Public RPC is designed for usage by the end users, while Devloper RPC is designed for back end services and integrators.

AvaCloud by default offers two different RPC services: Public and Developer RPC. Each is designed to handle specific use cases and workloads and therefore differ in features, configuration and limitations that they provide.

Public RPC is designed for use by the subnet's end users. Design goal was to support many concurrent users accessing the chain simultaneously with low latencies and supporting typical end user workloads.

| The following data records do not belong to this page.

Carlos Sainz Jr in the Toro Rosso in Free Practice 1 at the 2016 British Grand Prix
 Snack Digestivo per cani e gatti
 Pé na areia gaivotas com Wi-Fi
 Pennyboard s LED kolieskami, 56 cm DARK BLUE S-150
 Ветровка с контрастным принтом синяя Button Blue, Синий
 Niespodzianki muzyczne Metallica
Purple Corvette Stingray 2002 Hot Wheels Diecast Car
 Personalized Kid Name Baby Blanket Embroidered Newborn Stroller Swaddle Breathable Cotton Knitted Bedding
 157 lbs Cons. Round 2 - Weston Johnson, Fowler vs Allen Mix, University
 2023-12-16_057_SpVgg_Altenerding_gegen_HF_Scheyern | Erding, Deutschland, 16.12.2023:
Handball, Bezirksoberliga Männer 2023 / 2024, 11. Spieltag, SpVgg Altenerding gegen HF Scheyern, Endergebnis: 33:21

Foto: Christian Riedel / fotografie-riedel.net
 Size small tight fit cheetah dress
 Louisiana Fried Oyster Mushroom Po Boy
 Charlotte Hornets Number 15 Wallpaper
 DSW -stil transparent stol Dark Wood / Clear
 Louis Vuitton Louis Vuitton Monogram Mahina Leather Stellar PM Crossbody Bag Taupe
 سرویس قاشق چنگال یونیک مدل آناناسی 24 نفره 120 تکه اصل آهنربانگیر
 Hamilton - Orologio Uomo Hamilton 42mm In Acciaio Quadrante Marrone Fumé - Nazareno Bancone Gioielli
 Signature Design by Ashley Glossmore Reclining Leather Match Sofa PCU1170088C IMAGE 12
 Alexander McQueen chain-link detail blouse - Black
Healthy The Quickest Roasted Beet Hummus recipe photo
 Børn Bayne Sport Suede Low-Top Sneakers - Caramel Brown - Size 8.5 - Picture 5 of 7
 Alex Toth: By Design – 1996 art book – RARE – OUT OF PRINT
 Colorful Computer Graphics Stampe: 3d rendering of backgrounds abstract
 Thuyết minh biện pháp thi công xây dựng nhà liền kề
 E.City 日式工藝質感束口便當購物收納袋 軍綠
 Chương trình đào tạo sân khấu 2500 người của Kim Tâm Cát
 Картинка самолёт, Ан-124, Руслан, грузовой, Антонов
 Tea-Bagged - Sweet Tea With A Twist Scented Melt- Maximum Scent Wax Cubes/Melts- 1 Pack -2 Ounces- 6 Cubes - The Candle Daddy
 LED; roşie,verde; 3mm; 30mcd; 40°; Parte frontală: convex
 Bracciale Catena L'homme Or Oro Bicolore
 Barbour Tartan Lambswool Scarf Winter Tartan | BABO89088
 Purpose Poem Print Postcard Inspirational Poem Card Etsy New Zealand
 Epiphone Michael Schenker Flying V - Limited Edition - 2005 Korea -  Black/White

In order to facilitate that Public RPC has:

  • public access, no authentication
  • rate limiting per IP address
  • reduced API surface

To be able to provide service that is available to end users freely, certain limitations are necessary, like rate limiting. Particular details of rate limiting is not available publicly, as the parameters change often and the API calls get assigned different rate limits based on the actual resource usage by a particular call. If the user gets to the rate limit, the API call will fail with 429 (Too Many Requests) error code and include the RetryAfter header indicating  when it will be safe to send another request. If the RetryAfter period has not elapsed before the next API call, the IP address will get blocked from access for an hour.

Devloper RPC is designed for use by back end services, developers and 3rd party service integrations.

As such, the service has:

  • private access, authenticated with an access token
  • no rate limits, outside of the basic DoS protection
  • full API surface

For the service to be usable for developer and back end service, it employs basic authentication, in order to guard access against unauthorised access. Since all the users are known, there is no rate limiting system used. This in turn means that the service can be brought down or start lagging by excessively large amount of requests. Developer RPC also exposes the full API surface, which includes the debug and trace API calls necessary for indexing service and app debugging.